GIVEN TEXT |
'''

Kiran Kedlaya; University of California, San Diego

adapted from lectures by William Stein, University of Washington

Guest lecturer: Alina Bucur

Lecture 27: Public key cryptography and number theory, part 2

Announcements:

Office hours this week:
- Zonglin: Thursday, March 16, 3:30-5:30 in APM 5748.
- Kiran: Friday, March 17, 11-12 in APM 7202.
- Peter: Friday, March 17, 12-1 and 3-4 in APM 6132.
Homework due Friday, 8pm. Peer grading due Sunday, 8pm.
No final exam!
Please do your course evaluation (CAPE)! Evaluations close Monday, March 20 at 8am.

Last time, we saw how to use the difficulty of the discrete logarithm problem to execute a Diffie-Hellman key exchange.

This time, we will use the difficulty of integer factorization to perform RSA encryption and decryption.

'''

DATA SUPPLIED |

'''

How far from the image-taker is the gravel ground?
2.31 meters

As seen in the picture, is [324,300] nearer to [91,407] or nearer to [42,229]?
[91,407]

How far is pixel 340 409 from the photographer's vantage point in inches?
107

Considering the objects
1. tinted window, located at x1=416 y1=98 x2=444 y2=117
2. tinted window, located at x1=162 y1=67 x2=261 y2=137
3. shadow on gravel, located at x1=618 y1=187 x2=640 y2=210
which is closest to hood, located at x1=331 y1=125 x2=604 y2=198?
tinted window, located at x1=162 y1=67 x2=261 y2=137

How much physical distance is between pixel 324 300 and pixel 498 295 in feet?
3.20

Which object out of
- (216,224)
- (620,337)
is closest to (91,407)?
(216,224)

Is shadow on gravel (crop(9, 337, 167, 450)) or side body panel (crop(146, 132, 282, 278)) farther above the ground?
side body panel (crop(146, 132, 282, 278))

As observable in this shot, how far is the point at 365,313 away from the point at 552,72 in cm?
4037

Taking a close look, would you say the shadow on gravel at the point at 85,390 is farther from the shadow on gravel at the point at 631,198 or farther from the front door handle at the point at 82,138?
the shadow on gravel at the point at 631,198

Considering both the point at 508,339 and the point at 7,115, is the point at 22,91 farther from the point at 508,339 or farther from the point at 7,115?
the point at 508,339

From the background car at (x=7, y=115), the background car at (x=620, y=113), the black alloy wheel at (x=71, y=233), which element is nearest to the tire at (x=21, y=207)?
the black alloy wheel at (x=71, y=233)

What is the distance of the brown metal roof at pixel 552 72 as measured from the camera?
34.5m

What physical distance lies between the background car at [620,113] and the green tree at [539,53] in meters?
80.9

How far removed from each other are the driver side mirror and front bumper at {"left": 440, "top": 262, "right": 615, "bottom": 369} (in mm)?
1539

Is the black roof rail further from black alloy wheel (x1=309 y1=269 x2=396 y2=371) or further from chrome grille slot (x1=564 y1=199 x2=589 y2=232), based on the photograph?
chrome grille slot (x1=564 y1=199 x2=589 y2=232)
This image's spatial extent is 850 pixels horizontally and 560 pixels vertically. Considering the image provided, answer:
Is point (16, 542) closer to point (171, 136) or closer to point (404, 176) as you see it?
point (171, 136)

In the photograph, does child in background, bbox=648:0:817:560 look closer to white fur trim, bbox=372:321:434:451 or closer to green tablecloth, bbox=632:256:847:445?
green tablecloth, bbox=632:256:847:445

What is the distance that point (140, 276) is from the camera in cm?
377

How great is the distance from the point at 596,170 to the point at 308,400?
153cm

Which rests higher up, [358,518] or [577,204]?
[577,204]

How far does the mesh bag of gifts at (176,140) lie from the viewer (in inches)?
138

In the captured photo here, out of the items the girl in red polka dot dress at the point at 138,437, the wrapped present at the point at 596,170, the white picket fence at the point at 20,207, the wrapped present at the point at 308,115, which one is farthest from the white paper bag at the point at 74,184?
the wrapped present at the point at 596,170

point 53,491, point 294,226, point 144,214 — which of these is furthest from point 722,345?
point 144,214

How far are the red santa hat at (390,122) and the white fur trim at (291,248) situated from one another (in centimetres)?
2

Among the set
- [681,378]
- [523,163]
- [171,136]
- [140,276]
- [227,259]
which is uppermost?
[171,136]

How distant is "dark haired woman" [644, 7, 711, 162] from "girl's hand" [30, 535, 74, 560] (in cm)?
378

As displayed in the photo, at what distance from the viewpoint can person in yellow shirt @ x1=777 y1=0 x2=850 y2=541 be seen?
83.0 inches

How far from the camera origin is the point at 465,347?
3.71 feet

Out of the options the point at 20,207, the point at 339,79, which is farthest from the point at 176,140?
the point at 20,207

'''

THINGS TO DO |
1: According to the lecture notes, when do course evaluations close?
2: Reproduce the part of the lecture notes starting with "Kiran Kedlaya; University" and going on through "in APM 6132.".
You can answer without the records.

SOLUTION SET |
1: Monday, March 20 at 8am.

2:
Kiran Kedlaya; University of California, San Diego

adapted from lectures by William Stein, University of Washington

Guest lecturer: Alina Bucur

Lecture 27: Public key cryptography and number theory, part 2

Announcements:

Office hours this week:
- Zonglin: Thursday, March 16, 3:30-5:30 in APM 5748.
- Kiran: Friday, March 17, 11-12 in APM 7202.
- Peter: Friday, March 17, 12-1 and 3-4 in APM 6132.